The substantial issue upon which the trial court made no finding is whether it is arbitrary to bar the use of plaintiff’s property for a secondary school. The issue is constitutional insofar as it is claimed that the ban offends due process of law. The issue is also statutory insofar as it involves the question whether the municipality exceeded the statutory authority or departed from state policy. In this connection it is appropriate to comment upon so much of the testimony and argument as stresses the tax implications of the proposed use.
We have held that a municipality may consider revenues in its plan for a well balanced community. Gruber v. Raritan Twp., 39 N. J. 1, 9-11 (1962). Thus it may provide for industrial or commercial uses which are less demanding in public services than residential uses. It is, however, another *566matter to bar tax-exempt facilities on the ground that they are financially burdensome by reason of that exemption. The exemption is granted by the State because of the contribution of the exempt facility to the public good. It may be that an exemption will mean a net burden for the taxpayers of a particular municipality, but the municipality must nonetheless abide by state policy. Indeed, our Constitution of 1947 expressly preserved the then existing exemptions of real and personal property used exclusively for religious, educational, charitable or cemetery purposes and owned by a nonprofit corporation or association. Art. VIII, § I, par. 2. And N. J. S. A. 40:55-33.1, while not bearing the interpretation given it in the trial court, does serve to evidence the Legislature’s concern for nonprofit private schools which furnish elementary and high school education.
No municipality may quarrel with this policy. Hence it may not zone against a private school, place it in one district rather than another, or refuse it a variance on the ground that it is exempt from taxation. See Diocese of Rochester v. Planning Board, supra (1 N. Y. 2d 508, 154 N. Y. S. 2d 849, 136 N. E. 2d, at p. 836).
The matter is remanded for trial of the issue of arbitrariness in the light of the views we have expressed. We should add that if it is held to be unreasonable to bar the proposed use upon a finding that the zoning objective may be readily achieved by appropriate regulation as to plot size, setback, buffers, etc., the municipality should be given an opportunity to legislate to' that end.

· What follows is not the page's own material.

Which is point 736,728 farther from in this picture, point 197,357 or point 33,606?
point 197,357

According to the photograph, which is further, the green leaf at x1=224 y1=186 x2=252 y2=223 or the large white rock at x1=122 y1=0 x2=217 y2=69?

As to the other issues presented to us, we think it enough to state our conclusions. We see no merit in plaintiff’s attack upon the procedure used in adopting the amendatory ordinance nor in the charge that a councilman had a disqualifying interest. Nor do we find substance in defendant’s sundry constitutional attacks upon N. J. S. A. 40:55-33.1, and we add that as to the charge that the statute invidiously discriminates between profit and nonprofit private schools, the statute would not fall in its entirety if the challenge were *567good for the reason that the offending words would be sever-able, and hence the issue is not involved in this case.
If it wishes, plaintiff may seek a variance at this juncture, and if the variance should be denied, litigate the validity of that action along with the attack upon the ordinance itself.
The judgment is reversed and the matter remanded for further proceedings not inconsistent herewith.